Exercise details - Word for word, repeat all of the entries.

[[ Dataset excerpts open ]]

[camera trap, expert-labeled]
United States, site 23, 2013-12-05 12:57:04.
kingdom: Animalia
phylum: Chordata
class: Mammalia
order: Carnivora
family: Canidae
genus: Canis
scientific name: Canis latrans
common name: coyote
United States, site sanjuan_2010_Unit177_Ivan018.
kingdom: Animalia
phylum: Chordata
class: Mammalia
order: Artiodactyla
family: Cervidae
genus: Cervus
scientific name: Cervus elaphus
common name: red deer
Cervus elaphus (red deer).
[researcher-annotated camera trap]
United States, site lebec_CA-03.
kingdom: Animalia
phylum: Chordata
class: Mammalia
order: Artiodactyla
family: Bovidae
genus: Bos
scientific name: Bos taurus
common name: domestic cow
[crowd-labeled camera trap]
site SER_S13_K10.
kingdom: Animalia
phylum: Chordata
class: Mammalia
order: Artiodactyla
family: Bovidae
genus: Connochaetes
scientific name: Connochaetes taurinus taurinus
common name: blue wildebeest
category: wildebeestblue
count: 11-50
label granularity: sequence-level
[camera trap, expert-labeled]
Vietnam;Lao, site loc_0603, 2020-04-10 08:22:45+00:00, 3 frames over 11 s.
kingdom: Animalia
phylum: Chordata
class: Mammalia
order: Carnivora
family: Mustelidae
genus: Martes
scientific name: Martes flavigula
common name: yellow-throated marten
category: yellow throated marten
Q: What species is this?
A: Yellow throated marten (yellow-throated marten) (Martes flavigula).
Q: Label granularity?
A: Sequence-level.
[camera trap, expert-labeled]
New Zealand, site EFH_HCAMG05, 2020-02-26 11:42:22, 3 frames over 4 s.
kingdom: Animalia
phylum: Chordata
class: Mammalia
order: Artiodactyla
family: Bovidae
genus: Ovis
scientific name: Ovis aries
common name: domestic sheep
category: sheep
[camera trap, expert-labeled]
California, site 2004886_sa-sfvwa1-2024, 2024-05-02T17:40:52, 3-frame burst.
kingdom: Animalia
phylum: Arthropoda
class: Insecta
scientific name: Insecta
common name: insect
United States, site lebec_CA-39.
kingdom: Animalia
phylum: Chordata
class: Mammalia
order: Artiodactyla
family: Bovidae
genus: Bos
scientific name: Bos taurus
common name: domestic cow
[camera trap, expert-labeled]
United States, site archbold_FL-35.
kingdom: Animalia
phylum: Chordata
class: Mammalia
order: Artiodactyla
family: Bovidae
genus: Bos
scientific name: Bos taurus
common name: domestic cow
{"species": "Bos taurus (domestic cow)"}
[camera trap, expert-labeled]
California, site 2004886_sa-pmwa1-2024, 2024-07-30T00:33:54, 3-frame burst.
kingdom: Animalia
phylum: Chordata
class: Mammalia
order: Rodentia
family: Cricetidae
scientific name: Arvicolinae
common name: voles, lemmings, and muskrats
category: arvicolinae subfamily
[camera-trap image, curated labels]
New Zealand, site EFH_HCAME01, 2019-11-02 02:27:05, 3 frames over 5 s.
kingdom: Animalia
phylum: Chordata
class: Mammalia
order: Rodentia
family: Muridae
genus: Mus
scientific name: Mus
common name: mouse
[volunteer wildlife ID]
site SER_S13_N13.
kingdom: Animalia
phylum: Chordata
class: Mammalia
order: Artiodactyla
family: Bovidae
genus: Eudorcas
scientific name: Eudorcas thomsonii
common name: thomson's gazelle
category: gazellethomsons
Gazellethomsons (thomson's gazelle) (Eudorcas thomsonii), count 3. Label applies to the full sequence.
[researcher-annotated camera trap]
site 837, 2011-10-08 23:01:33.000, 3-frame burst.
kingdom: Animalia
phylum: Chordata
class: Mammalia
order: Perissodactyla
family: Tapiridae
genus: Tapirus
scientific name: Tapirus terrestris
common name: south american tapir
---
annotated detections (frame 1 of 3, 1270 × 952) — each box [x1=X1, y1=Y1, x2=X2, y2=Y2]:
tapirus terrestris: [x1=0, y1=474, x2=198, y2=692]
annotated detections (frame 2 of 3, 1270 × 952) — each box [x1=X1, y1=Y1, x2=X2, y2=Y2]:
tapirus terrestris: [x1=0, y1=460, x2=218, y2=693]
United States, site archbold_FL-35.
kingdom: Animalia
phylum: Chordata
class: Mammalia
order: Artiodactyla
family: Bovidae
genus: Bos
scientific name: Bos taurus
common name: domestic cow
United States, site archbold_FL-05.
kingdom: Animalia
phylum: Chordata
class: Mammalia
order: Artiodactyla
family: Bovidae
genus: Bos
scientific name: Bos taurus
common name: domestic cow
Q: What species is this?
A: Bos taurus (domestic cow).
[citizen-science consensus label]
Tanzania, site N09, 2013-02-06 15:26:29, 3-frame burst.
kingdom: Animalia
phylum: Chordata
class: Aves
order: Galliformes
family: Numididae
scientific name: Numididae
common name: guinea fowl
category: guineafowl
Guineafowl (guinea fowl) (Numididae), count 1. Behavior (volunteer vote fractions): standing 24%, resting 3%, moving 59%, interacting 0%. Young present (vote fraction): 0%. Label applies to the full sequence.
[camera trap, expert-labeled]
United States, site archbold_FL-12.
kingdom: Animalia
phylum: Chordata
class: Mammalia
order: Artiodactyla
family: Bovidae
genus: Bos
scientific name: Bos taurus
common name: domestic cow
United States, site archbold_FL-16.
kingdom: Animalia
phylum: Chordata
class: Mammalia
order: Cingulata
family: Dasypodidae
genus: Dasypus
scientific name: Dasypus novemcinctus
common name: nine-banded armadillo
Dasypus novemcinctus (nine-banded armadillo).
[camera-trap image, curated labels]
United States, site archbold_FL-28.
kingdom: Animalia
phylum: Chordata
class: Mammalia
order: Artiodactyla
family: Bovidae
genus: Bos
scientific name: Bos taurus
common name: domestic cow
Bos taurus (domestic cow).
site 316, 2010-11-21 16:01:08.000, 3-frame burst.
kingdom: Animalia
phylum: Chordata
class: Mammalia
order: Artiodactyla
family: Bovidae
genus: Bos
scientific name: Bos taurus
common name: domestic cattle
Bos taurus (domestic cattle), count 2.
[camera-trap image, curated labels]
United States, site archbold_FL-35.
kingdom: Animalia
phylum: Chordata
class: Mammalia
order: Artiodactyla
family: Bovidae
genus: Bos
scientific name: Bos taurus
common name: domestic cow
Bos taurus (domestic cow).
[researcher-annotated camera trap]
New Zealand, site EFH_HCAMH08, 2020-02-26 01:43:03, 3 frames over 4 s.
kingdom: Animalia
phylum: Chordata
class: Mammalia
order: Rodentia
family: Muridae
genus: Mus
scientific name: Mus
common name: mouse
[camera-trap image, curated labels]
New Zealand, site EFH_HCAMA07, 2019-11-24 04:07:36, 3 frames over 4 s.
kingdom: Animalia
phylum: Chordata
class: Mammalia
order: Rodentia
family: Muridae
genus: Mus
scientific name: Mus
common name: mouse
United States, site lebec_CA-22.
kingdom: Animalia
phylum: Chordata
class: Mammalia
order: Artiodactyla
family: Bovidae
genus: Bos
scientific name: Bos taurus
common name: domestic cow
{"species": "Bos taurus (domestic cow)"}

[[ Dataset excerpts closed ]]

Response area -
[camera trap, expert-labeled]
United States, site 23, 2013-12-05 12:57:04.
kingdom: Animalia
phylum: Chordata
class: Mammalia
order: Carnivora
family: Canidae
genus: Canis
scientific name: Canis latrans
common name: coyote
United States, site sanjuan_2010_Unit177_Ivan018.
kingdom: Animalia
phylum: Chordata
class: Mammalia
order: Artiodactyla
family: Cervidae
genus: Cervus
scientific name: Cervus elaphus
common name: red deer
Cervus elaphus (red deer).
[researcher-annotated camera trap]
United States, site lebec_CA-03.
kingdom: Animalia
phylum: Chordata
class: Mammalia
order: Artiodactyla
family: Bovidae
genus: Bos
scientific name: Bos taurus
common name: domestic cow
[crowd-labeled camera trap]
site SER_S13_K10.
kingdom: Animalia
phylum: Chordata
class: Mammalia
order: Artiodactyla
family: Bovidae
genus: Connochaetes
scientific name: Connochaetes taurinus taurinus
common name: blue wildebeest
category: wildebeestblue
count: 11-50
label granularity: sequence-level
[camera trap, expert-labeled]
Vietnam;Lao, site loc_0603, 2020-04-10 08:22:45+00:00, 3 frames over 11 s.
kingdom: Animalia
phylum: Chordata
class: Mammalia
order: Carnivora
family: Mustelidae
genus: Martes
scientific name: Martes flavigula
common name: yellow-throated marten
category: yellow throated marten
Q: What species is this?
A: Yellow throated marten (yellow-throated marten) (Martes flavigula).
Q: Label granularity?
A: Sequence-level.
[camera trap, expert-labeled]
New Zealand, site EFH_HCAMG05, 2020-02-26 11:42:22, 3 frames over 4 s.
kingdom: Animalia
phylum: Chordata
class: Mammalia
order: Artiodactyla
family: Bovidae
genus: Ovis
scientific name: Ovis aries
common name: domestic sheep
category: sheep
[camera trap, expert-labeled]
California, site 2004886_sa-sfvwa1-2024, 2024-05-02T17:40:52, 3-frame burst.
kingdom: Animalia
phylum: Arthropoda
class: Insecta
scientific name: Insecta
common name: insect
United States, site lebec_CA-39.
kingdom: Animalia
phylum: Chordata
class: Mammalia
order: Artiodactyla
family: Bovidae
genus: Bos
scientific name: Bos taurus
common name: domestic cow
[camera trap, expert-labeled]
United States, site archbold_FL-35.
kingdom: Animalia
phylum: Chordata
class: Mammalia
order: Artiodactyla
family: Bovidae
genus: Bos
scientific name: Bos taurus
common name: domestic cow
{"species": "Bos taurus (domestic cow)"}
[camera trap, expert-labeled]
California, site 2004886_sa-pmwa1-2024, 2024-07-30T00:33:54, 3-frame burst.
kingdom: Animalia
phylum: Chordata
class: Mammalia
order: Rodentia
family: Cricetidae
scientific name: Arvicolinae
common name: voles, lemmings, and muskrats
category: arvicolinae subfamily
[camera-trap image, curated labels]
New Zealand, site EFH_HCAME01, 2019-11-02 02:27:05, 3 frames over 5 s.
kingdom: Animalia
phylum: Chordata
class: Mammalia
order: Rodentia
family: Muridae
genus: Mus
scientific name: Mus
common name: mouse
[volunteer wildlife ID]
site SER_S13_N13.
kingdom: Animalia
phylum: Chordata
class: Mammalia
order: Artiodactyla
family: Bovidae
genus: Eudorcas
scientific name: Eudorcas thomsonii
common name: thomson's gazelle
category: gazellethomsons
Gazellethomsons (thomson's gazelle) (Eudorcas thomsonii), count 3. Label applies to the full sequence.
[researcher-annotated camera trap]
site 837, 2011-10-08 23:01:33.000, 3-frame burst.
kingdom: Animalia
phylum: Chordata
class: Mammalia
order: Perissodactyla
family: Tapiridae
genus: Tapirus
scientific name: Tapirus terrestris
common name: south american tapir
---
annotated detections (frame 1 of 3, 1270 × 952) — each box [x1=X1, y1=Y1, x2=X2, y2=Y2]:
tapirus terrestris: [x1=0, y1=474, x2=198, y2=692]
annotated detections (frame 2 of 3, 1270 × 952) — each box [x1=X1, y1=Y1, x2=X2, y2=Y2]:
tapirus terrestris: [x1=0, y1=460, x2=218, y2=693]
United States, site archbold_FL-35.
kingdom: Animalia
phylum: Chordata
class: Mammalia
order: Artiodactyla
family: Bovidae
genus: Bos
scientific name: Bos taurus
common name: domestic cow
United States, site archbold_FL-05.
kingdom: Animalia
phylum: Chordata
class: Mammalia
order: Artiodactyla
family: Bovidae
genus: Bos
scientific name: Bos taurus
common name: domestic cow
Q: What species is this?
A: Bos taurus (domestic cow).
[citizen-science consensus label]
Tanzania, site N09, 2013-02-06 15:26:29, 3-frame burst.
kingdom: Animalia
phylum: Chordata
class: Aves
order: Galliformes
family: Numididae
scientific name: Numididae
common name: guinea fowl
category: guineafowl
Guineafowl (guinea fowl) (Numididae), count 1. Behavior (volunteer vote fractions): standing 24%, resting 3%, moving 59%, interacting 0%. Young present (vote fraction): 0%. Label applies to the full sequence.
[camera trap, expert-labeled]
United States, site archbold_FL-12.
kingdom: Animalia
phylum: Chordata
class: Mammalia
order: Artiodactyla
family: Bovidae
genus: Bos
scientific name: Bos taurus
common name: domestic cow
United States, site archbold_FL-16.
kingdom: Animalia
phylum: Chordata
class: Mammalia
order: Cingulata
family: Dasypodidae
genus: Dasypus
scientific name: Dasypus novemcinctus
common name: nine-banded armadillo
Dasypus novemcinctus (nine-banded armadillo).
[camera-trap image, curated labels]
United States, site archbold_FL-28.
kingdom: Animalia
phylum: Chordata
class: Mammalia
order: Artiodactyla
family: Bovidae
genus: Bos
scientific name: Bos taurus
common name: domestic cow
Bos taurus (domestic cow).
site 316, 2010-11-21 16:01:08.000, 3-frame burst.
kingdom: Animalia
phylum: Chordata
class: Mammalia
order: Artiodactyla
family: Bovidae
genus: Bos
scientific name: Bos taurus
common name: domestic cattle
Bos taurus (domestic cattle), count 2.
[camera-trap image, curated labels]
United States, site archbold_FL-35.
kingdom: Animalia
phylum: Chordata
class: Mammalia
order: Artiodactyla
family: Bovidae
genus: Bos
scientific name: Bos taurus
common name: domestic cow
Bos taurus (domestic cow).
[researcher-annotated camera trap]
New Zealand, site EFH_HCAMH08, 2020-02-26 01:43:03, 3 frames over 4 s.
kingdom: Animalia
phylum: Chordata
class: Mammalia
order: Rodentia
family: Muridae
genus: Mus
scientific name: Mus
common name: mouse
[camera-trap image, curated labels]
New Zealand, site EFH_HCAMA07, 2019-11-24 04:07:36, 3 frames over 4 s.
kingdom: Animalia
phylum: Chordata
class: Mammalia
order: Rodentia
family: Muridae
genus: Mus
scientific name: Mus
common name: mouse
United States, site lebec_CA-22.
kingdom: Animalia
phylum: Chordata
class: Mammalia
order: Artiodactyla
family: Bovidae
genus: Bos
scientific name: Bos taurus
common name: domestic cow
{"species": "Bos taurus (domestic cow)"}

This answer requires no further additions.